Union of infinite closed intervals contained in an open one

Question

I'm studying sets of convergence for series of functions in $\mathbb{R}$.

Now I've noted that, let's say we have an open set $(-R,R)$ with $R > 0$:

Saying that we have uniform convergence in $(-R,R)$ is not equal to say we have uniform convergence in any closet subset $[a,b] \subset (-R,R)$.

Now, my question is, what is right and what is wrong, and why, in saying:

"This property is true for any closet subset $[a,b] \subset (-R,R)$ and so it's true for $\cup^{\infty} [a,b] \subset (-R,R)$, but $\cup^{\infty} [a,b] \subset (-R,R) = (-R,R)$ so this property is true also on $(-R,R)$"

Thank you so much, I'm sorry if I haven't made myself clear.

Answer 1

I'm not exactly sure what you mean, but lets see:

When you say that a sequence of functions $\{f_n\}$ is convergent on a set $E$, this means that for every $\varepsilon>0$ you have an $N\in\mathbb{N}$ such that etc. If you consider uniform convergence on another set $F$, then you'll have another $N$, so we can think of this $N$ as depending on the set in question, and note it $N(F)$ (or $N(E)$ in the case of $E$). If you know that $\{f_n\}$ converges uniformly on $E$ and on $F$, given $\varepsilon>0$ you can take the maximum of $N(E)$ and $N(F)$, and the definition of uniform convergence on $E\cup F$ will be verified. This goes through for any finite collection of sets $E_1,\dots,E_n$, just take the maximum of $N(E_1),\dots,N(E_n)$. However, this breaks down for infinite collections of sets, since an infinite set of natural numbers need not have a maximum. Intuitively, the $N(E_k)$ could become bigger and bigger, and so there is no $N^*$ which lies above all of them.

Answer 2

Let $(f_{n})_{n}$ be a sequence of real-valued functions on $(-R,R)$.

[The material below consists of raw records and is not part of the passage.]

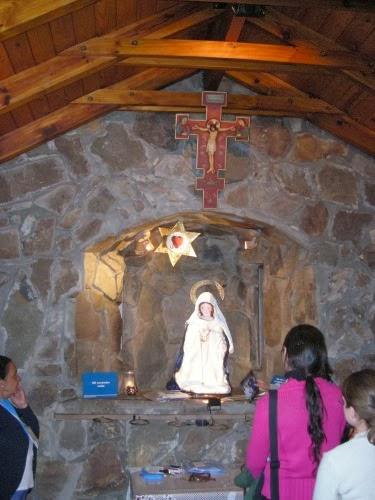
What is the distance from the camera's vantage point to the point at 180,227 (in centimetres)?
529

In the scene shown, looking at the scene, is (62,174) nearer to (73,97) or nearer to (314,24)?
(73,97)

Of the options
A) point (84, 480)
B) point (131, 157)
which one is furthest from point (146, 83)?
point (84, 480)

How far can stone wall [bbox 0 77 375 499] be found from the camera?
4512 millimetres

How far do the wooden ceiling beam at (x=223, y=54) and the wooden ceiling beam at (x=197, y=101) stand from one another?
0.54 m

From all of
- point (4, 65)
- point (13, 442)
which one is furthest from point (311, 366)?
point (4, 65)

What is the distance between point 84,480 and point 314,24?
3.34 m

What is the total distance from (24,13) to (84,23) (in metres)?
0.65

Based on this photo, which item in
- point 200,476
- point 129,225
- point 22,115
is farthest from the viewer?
point 129,225

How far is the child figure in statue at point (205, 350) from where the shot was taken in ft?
17.0

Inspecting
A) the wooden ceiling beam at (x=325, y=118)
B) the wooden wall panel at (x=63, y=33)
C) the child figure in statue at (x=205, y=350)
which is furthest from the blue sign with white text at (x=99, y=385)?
the wooden ceiling beam at (x=325, y=118)

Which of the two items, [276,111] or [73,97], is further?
[276,111]

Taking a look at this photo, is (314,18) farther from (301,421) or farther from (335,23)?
(301,421)

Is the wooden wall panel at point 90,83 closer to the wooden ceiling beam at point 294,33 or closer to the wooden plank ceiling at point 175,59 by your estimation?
the wooden plank ceiling at point 175,59

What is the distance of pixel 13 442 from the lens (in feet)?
9.23
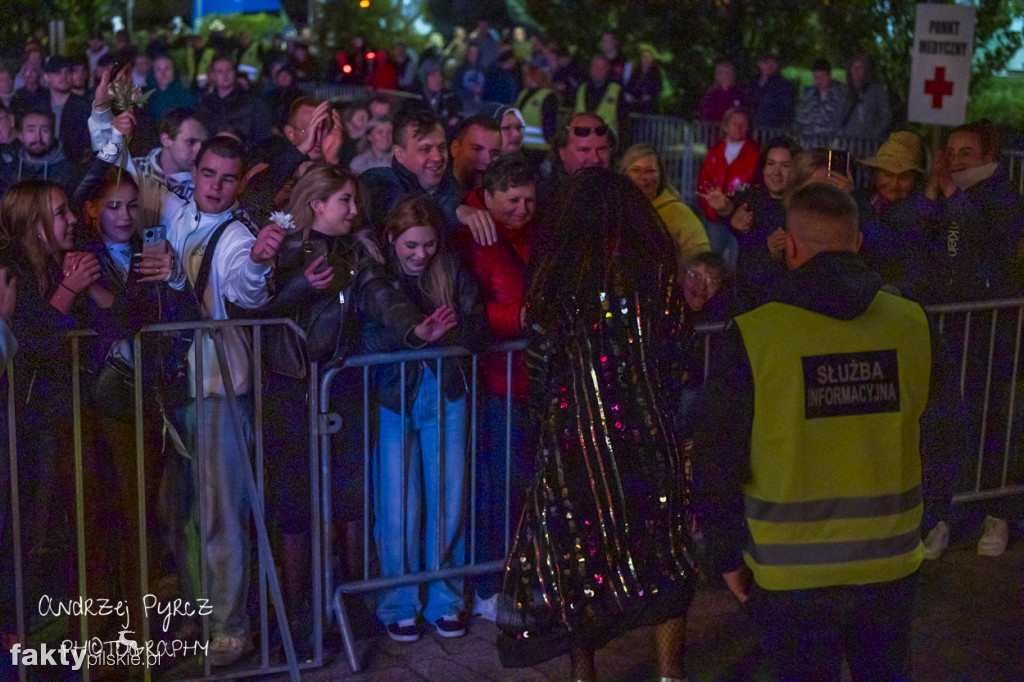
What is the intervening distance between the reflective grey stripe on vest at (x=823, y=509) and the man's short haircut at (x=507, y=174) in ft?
6.94

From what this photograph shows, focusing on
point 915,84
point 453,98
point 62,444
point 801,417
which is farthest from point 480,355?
point 453,98

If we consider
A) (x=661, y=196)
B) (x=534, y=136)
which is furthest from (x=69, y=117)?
(x=661, y=196)

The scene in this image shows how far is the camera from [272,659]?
4.94 m

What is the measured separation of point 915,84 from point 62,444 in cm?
756

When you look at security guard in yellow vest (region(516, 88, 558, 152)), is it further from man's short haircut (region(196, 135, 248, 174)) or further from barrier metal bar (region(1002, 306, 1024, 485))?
man's short haircut (region(196, 135, 248, 174))

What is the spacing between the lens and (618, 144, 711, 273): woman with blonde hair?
252 inches

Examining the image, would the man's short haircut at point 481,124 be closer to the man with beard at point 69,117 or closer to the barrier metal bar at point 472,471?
the barrier metal bar at point 472,471

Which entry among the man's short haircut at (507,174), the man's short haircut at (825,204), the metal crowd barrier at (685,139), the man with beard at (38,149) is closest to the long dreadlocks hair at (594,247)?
the man's short haircut at (825,204)

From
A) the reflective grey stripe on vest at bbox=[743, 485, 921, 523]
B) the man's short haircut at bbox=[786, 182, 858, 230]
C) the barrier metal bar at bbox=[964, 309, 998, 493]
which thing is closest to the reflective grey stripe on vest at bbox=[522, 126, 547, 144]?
the barrier metal bar at bbox=[964, 309, 998, 493]

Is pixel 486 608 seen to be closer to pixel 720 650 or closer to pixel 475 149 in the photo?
pixel 720 650

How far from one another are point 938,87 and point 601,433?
6856mm

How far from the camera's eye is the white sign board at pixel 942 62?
9664mm

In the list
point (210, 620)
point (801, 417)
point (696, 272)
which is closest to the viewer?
point (801, 417)

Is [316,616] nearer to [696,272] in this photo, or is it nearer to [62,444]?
[62,444]
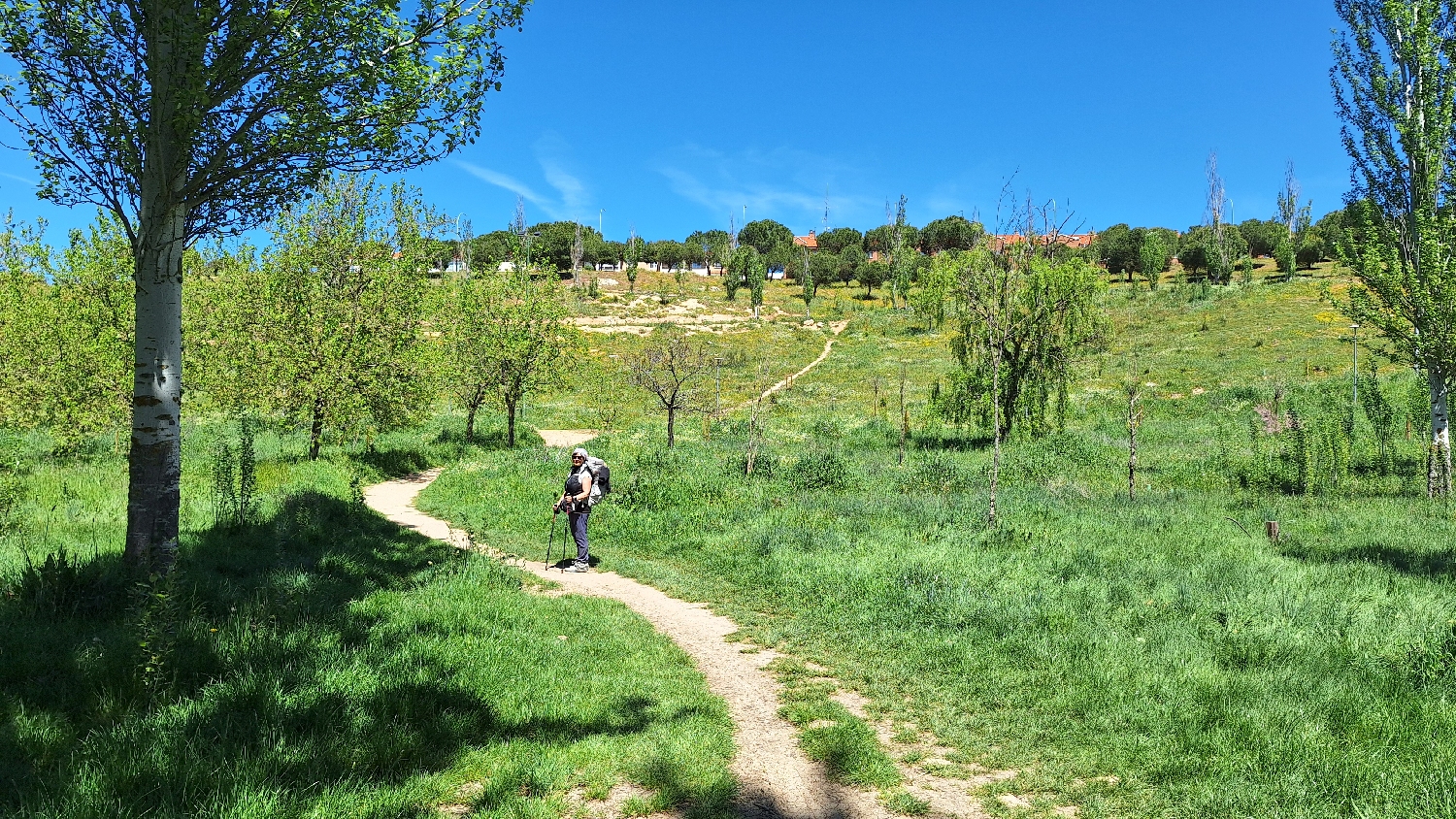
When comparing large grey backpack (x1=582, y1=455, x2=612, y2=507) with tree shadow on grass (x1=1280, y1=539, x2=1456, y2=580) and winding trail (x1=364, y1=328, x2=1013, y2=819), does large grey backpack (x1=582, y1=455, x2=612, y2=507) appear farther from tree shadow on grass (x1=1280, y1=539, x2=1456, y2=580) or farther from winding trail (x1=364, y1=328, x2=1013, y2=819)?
tree shadow on grass (x1=1280, y1=539, x2=1456, y2=580)

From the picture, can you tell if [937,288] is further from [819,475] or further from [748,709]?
[748,709]

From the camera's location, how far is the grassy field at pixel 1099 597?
514 centimetres

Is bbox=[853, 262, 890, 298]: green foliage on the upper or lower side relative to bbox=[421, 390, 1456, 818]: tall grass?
upper

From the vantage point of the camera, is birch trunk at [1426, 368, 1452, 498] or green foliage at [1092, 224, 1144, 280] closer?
birch trunk at [1426, 368, 1452, 498]

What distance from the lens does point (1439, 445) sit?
1639 centimetres

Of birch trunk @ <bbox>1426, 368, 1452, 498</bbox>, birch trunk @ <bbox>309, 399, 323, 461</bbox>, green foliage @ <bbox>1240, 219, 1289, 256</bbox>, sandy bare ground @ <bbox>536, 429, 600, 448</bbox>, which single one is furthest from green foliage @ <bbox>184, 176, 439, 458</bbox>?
green foliage @ <bbox>1240, 219, 1289, 256</bbox>

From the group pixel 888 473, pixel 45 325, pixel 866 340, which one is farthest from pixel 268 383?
pixel 866 340

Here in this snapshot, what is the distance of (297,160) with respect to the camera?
685 cm

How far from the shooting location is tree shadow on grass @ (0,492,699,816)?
148 inches

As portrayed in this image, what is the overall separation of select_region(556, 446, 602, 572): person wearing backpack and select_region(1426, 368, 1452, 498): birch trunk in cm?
1927

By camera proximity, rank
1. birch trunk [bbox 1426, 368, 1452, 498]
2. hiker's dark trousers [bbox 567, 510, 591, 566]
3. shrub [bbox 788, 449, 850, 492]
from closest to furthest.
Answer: hiker's dark trousers [bbox 567, 510, 591, 566] → birch trunk [bbox 1426, 368, 1452, 498] → shrub [bbox 788, 449, 850, 492]

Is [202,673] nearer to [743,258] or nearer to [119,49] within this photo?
[119,49]

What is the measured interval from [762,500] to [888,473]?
18.6ft

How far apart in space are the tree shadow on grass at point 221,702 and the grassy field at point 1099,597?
320 cm
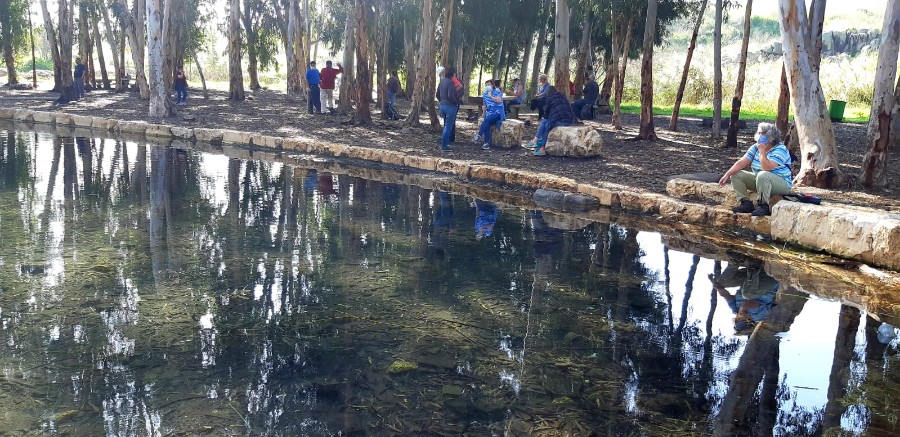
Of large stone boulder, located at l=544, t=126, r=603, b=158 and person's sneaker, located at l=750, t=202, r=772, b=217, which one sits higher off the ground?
large stone boulder, located at l=544, t=126, r=603, b=158

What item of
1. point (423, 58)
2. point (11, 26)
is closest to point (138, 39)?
point (11, 26)

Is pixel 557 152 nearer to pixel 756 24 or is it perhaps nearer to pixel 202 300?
pixel 202 300

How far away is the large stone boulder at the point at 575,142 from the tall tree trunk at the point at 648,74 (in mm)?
2470

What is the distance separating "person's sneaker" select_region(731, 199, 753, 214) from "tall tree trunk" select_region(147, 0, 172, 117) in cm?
1558

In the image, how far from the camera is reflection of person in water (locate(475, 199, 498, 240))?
8922 mm

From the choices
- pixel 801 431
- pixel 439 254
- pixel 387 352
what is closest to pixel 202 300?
pixel 387 352

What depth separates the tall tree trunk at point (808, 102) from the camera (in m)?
10.7

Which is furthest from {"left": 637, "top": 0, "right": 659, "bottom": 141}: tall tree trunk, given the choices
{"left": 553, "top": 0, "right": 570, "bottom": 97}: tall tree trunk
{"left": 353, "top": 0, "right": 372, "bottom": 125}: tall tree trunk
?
{"left": 353, "top": 0, "right": 372, "bottom": 125}: tall tree trunk

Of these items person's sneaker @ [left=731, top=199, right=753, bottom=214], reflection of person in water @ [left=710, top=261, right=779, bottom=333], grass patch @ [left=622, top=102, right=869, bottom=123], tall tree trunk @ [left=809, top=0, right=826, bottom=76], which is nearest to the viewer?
reflection of person in water @ [left=710, top=261, right=779, bottom=333]

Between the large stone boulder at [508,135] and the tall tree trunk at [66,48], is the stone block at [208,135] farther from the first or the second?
the tall tree trunk at [66,48]

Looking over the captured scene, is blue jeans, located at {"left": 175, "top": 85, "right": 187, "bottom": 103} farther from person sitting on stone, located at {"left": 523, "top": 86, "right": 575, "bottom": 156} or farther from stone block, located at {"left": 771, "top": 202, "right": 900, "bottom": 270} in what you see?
stone block, located at {"left": 771, "top": 202, "right": 900, "bottom": 270}

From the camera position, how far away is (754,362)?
5.12 m

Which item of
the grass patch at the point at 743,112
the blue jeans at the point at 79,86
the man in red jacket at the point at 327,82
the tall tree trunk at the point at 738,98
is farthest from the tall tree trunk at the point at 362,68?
the grass patch at the point at 743,112

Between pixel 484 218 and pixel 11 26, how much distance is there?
32779 millimetres
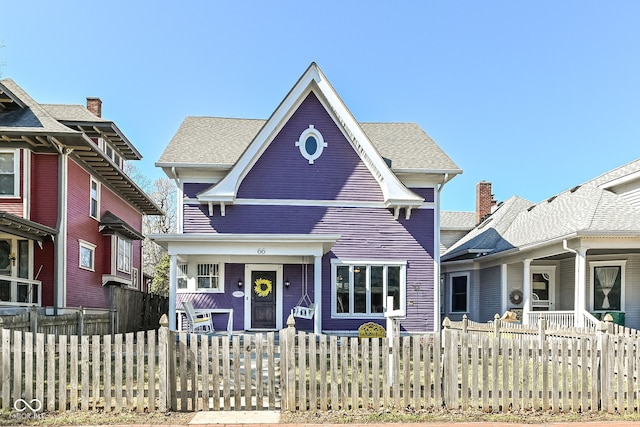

Suppose that $(f_{n})_{n}$ converges uniformly to some function $f$ (defined on $(-R,R)$). Then, it is trivial that for each closed subset $[a,b]$ of $(-R,R)$, $(f_{n}|_{[a,b]})_{n}$ converges uniformly to $f|_{[a,b]}$.

Conversely, suppose that for each closed subset $[a,b]$ of $(-R,R)$, $(f_{n}|_{[a,b]})_{n}$ converges uniformly to some function (defined on $[a,b]$). Now, let $x\in(-R,R)$ be arbitrary. Let $m$ be the smallest positive integer such that $x\in X_{m}=[-R+\frac{1}{m},R-\frac{1}{m}]$. Define $f(x)$ to be the limit of $(f_{n}|_{X_{m}}(x))_{n}$. This uniquely defines a function $f$ on $(-R,R)$. Moreover, the sequence $(f_{n})_{n}$ converges pointwise to $f$. However, we cannot say anything about uniform convergence here!